Bild folgtKI-generierte IllustrationPlanera ungeri
Auch bekannt als: Planera ungeri
An ihren asymmetrischen, fein gezahnten Blättern, die stark an eine Ulme erinnern, lässt sich Planera ungeri sofort erkennen. Da es sich um ein spezialisiertes Element unserer Flora handelt, leistest du mit ihrer Pflanzung einen echten Beitrag zum Erhalt regionaler Vielfalt. Auch wenn für diese Art keine spezifischen Insektendaten vorliegen, bietet sie als Gehölz wertvollen Strukturraum in deinem Naturgarten. Wenn du eine Vorliebe für das Besondere hast, ist diese Pflanze genau das Richtige für dich.
Botanische Rarität aus Österreich für Sammler und Naturliebhaber.

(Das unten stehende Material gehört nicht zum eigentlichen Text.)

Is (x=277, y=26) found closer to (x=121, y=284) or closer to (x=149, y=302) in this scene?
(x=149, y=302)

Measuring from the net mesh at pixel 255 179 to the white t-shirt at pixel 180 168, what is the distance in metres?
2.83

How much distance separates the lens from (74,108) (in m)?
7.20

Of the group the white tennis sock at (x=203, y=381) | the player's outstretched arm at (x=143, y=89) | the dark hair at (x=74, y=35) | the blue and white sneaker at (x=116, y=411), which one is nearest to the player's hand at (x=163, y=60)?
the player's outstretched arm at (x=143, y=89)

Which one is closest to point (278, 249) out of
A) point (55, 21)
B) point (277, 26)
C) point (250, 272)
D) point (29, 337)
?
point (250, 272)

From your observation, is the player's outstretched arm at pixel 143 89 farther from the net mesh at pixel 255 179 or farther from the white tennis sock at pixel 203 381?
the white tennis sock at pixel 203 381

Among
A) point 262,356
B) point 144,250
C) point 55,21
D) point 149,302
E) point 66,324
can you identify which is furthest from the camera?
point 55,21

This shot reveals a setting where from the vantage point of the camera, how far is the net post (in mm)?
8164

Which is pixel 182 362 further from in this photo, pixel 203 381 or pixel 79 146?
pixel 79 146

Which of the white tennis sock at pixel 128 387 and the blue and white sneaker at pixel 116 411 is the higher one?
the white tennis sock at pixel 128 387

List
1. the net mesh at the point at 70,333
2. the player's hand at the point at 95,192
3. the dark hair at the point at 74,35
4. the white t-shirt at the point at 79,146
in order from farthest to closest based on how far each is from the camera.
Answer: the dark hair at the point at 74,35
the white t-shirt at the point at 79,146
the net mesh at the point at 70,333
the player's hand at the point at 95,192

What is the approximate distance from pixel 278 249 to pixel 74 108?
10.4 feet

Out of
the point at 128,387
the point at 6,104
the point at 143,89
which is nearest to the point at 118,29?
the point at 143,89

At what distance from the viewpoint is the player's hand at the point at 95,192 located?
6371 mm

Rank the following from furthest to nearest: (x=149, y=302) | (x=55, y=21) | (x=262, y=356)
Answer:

Als in Österreich heimische Art trägt Planera ungeri zur Stärkung der regionalen Identität deines Gartens bei. Da für diese spezifische Art derzeit keine detaillierten Bestäubungsdaten in unserer Datenbank vorliegen, steht ihre Rolle als strukturbildendes Element im Vordergrund. Heimische Gehölze bieten grundsätzlich wichtige Versteckmöglichkeiten für die lokale Fauna. Durch die Wahl einer regionaltypischen Art förderst du die genetische Vielfalt deiner Umgebung. Sie fungiert als Trittsteinbiotop (vernetzender Lebensraum) innerhalb der Siedlungsstruktur.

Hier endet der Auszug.